As much as playing devil's advocate here I am also of the opinion that sometimes we cause ourselves a lot of problems with our own technology.


----------



## bluebird5 (Dec 13, 2010)

Inner10 said:


> Jarvis, I did that but again what happens to any moisture that penetrates the tile? Lets say you had a few pinholes in your grout...the water would collect behind the tiles and would drain down to the bead of silicone and rest there.


Inner you are right. I never have though of this. I think you have proven in counter active to waterproof cbu. If any water did happen to penetrate the grout, it would be better for the cbu to absorb it because it would eventually dry out rather than run down the waterproofer and all be trapped at the bottom of the tub


----------



## jarvis design (May 6, 2008)

Inner10 said:


> Jarvis, I did that but again what happens to any moisture that penetrates the tile? Lets say you had a few pinholes in your grout...the water would collect behind the tiles and would drain down to the bead of silicone and rest there.

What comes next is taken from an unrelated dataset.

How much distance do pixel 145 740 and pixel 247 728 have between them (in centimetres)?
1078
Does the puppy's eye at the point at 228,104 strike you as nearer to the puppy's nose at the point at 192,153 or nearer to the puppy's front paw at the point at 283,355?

You would need a lot more than a few pinholes to allow that much water in to drain down. If you have lots of pin holes in your grout, well, change grouts or figure out why you are getting so many!


----------



## Inner10 (Mar 12, 2009)

jarvis design said:


> You would need a lot more than a few pinholes to allow that much water in to drain down. If you have lots of pin holes in your grout, well, change grouts or figure out why you are getting so many!


Alright maybe my example was a little far fetched...but my point was making a completely water tight backer, making a water tight tile layer and sealing the bottom seems counter productive...in general sh!t works better when it can breathe. 

I think if I were ever to do another tub-shower before I die I would just skip all the red-guarding I did and use concrete board.


----------



## angus242 (Oct 20, 2007)

bluebird5 said:


> Inner you are right. I never have though of this. I think you have proven in counter active to waterproof cbu. If any water did happen to penetrate the grout, it would be better for the cbu to absorb it because it would eventually dry out rather than run down the waterproofer and all be trapped at the bottom of the tub


There's a big difference between "water" and "moisture". If you have water behind the tile installation, you have big problems. However, if talking about vapor, that's when materials make all the difference. Both epoxy and urethane grout have the same absorption properties as porcelain tile. How much vapor do you think is getting behind the tile?

Using standard grout (which a majority will), would you rather have moisture penetrating the wall cavity or settling on the tub flange? If it's such a concern, as long as the CBU to tub flange is properly sealed (and the CBU waterproofed) you can leave a few weep holes on the tub to tile gap.


----------



## bluebird5 (Dec 13, 2010)

Angus do you just waterproof your screw holes or do you do the whole board in a tub shower combo?


----------



## jarvis design (May 6, 2008)

Inner10 said:


> Alright maybe my example was a little far fetched...but my point was making a completely water tight backer, making a water tight tile layer and sealing the bottom seems counter productive...in general sh!t works better when it can breathe.
> 
> I think if I were ever to do another tub-shower before I die I would just skip all the red-guarding I did and use concrete board.


I think if you use concrete board, set your tile with thinset, and (again!) use epoxy or urethane grout, you still have a solid installation. I waterproof as added insurance and the fact the majority of my jobs include a recessed soap/shampoo niche, which needs waterproofed for sure


----------